## 任务 1
请原样输出 Prometheus 黑盒监控这段文字中从“2 快速安装 helm-prometheus-operator”到“Use with caution!”之间的内容，首尾两处文字都包括在内。

跳转至

第五节 Prometheus 黑盒监控

前面我们主要介绍了 Prometheus 下如何进行白盒监控,我们监控主机的资源用量、容器的运行状态、数据库中间件的运行数据、自动发现 Kubernetes 集群中的资源等等,

这些都是支持业务和服务的基础设施,通过白盒能够了解其内部的实际运行状态,通过对监控指标的观察能够预判可能出现的问题,从而对潜在的不确定因素进行优化

而从完整的监控逻辑的角度,除了大量的应用白盒监控以外,还应该添加适当的 Blackbox(黑盒)监控,黑盒监控即以用户的身份测试服务的外部可见性,常见的黑盒监控包括 HTTP 探针TCP 探针 等用于检测站点或者服务的可访问性,以及访问效率等

黑盒监控相较于白盒监控最大的不同在于黑盒监控是以故障为导向当故障发生时,黑盒监控能快速发现故障,而白盒监控则侧重于主动发现或者预测潜在的问题。一个完善的监控目标是要能够从白盒的角度发现潜在问题,能够在黑盒的角度快速发现已经发生的问题

Blackbox ExporterPrometheus 社区提供的官方黑盒监控解决方案,其允许用户通过:HTTPHTTPSDNSTCP 以及 ICMP 的方式对网络进行探测

Marvelous Prometheus Blackbox alerts

2 快速安装 helm-prometheus-operator

kubectl create ns kube-mon
helm install prom-blackbox stable/prometheus-operator -f prometheus-operator-values.yml --namespace kube-mon

prometheus-operator-values.yml

# We don't need the alertmanager for this demo
alertmanager:
  enabled: false

# This configuration means all ServiceMonitors in the namespsace will be picked up
# Use with caution!

## 所给条目
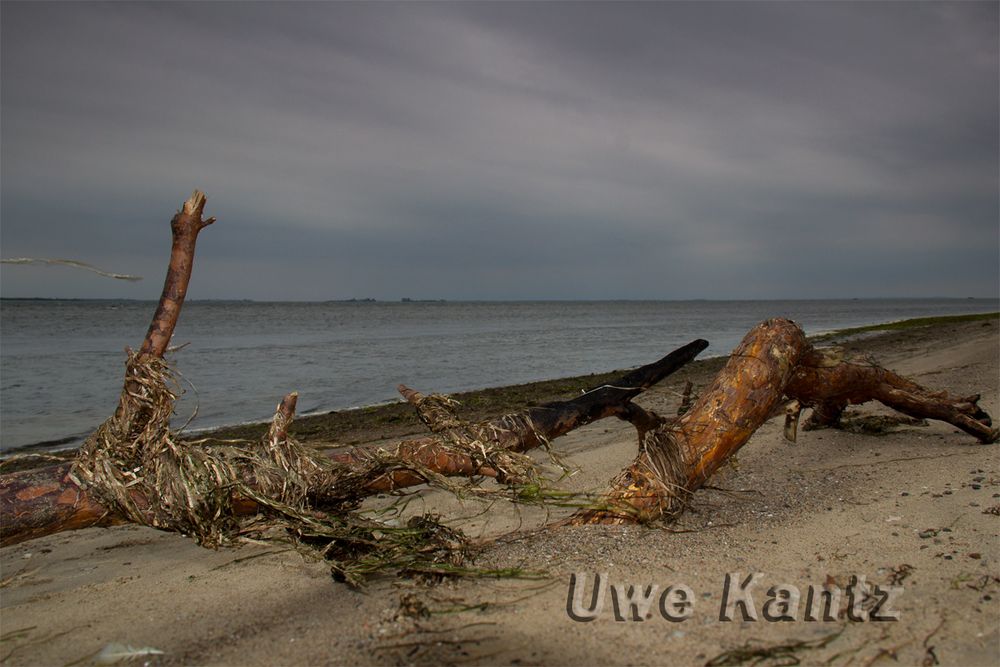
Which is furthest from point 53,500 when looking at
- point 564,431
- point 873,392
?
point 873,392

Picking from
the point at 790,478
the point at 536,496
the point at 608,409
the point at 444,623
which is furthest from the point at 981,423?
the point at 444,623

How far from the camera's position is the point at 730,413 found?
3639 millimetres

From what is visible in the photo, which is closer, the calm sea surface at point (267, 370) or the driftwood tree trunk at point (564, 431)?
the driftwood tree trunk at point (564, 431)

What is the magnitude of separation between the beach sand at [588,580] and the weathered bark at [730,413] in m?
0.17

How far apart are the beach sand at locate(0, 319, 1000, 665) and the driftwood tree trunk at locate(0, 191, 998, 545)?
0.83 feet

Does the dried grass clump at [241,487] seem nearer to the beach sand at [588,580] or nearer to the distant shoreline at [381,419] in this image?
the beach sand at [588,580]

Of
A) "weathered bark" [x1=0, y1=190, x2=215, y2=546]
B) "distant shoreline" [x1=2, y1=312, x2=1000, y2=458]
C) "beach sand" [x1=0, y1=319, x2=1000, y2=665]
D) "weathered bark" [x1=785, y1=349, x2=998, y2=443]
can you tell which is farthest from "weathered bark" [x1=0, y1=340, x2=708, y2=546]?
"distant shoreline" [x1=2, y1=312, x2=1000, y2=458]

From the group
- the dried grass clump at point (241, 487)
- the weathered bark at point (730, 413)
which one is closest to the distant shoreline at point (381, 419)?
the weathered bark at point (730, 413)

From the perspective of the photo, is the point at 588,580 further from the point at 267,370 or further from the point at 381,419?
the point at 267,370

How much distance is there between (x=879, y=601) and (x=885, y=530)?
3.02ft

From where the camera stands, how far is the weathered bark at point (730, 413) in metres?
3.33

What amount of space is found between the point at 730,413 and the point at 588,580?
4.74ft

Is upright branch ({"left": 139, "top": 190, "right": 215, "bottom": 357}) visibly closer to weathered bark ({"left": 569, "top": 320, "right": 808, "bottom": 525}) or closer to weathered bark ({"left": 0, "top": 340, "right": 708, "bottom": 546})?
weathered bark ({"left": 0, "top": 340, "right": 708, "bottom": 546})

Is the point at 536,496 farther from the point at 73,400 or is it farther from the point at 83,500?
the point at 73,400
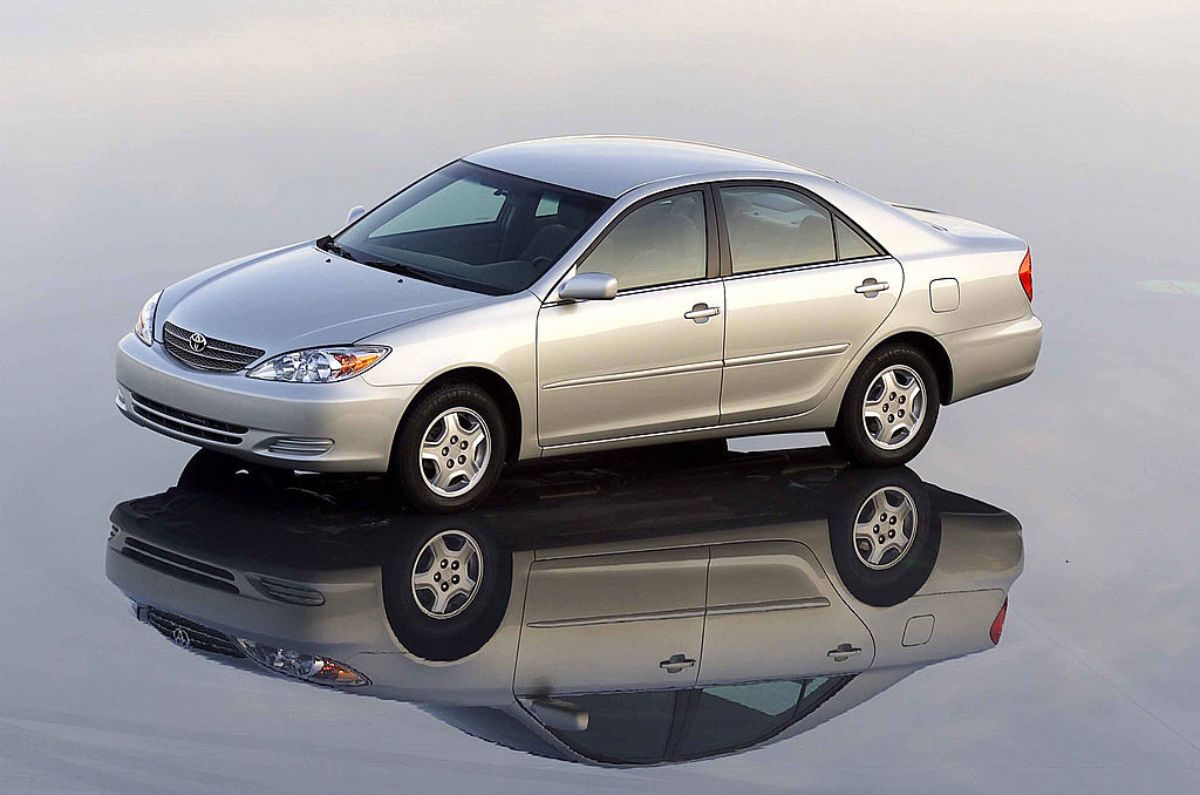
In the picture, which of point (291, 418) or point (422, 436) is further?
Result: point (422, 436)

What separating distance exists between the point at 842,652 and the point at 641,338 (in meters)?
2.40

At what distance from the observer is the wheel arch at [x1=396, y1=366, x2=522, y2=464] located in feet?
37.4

## 任务 2
统计上面的条目中有多少行含有字符串“camera”，只写出这个数字。

## 任务回答 1
2 快速安装 helm-prometheus-operator

kubectl create ns kube-mon
helm install prom-blackbox stable/prometheus-operator -f prometheus-operator-values.yml --namespace kube-mon

prometheus-operator-values.yml

# We don't need the alertmanager for this demo
alertmanager:
  enabled: false

# This configuration means all ServiceMonitors in the namespsace will be picked up
# Use with caution!

## 任务回答 2
2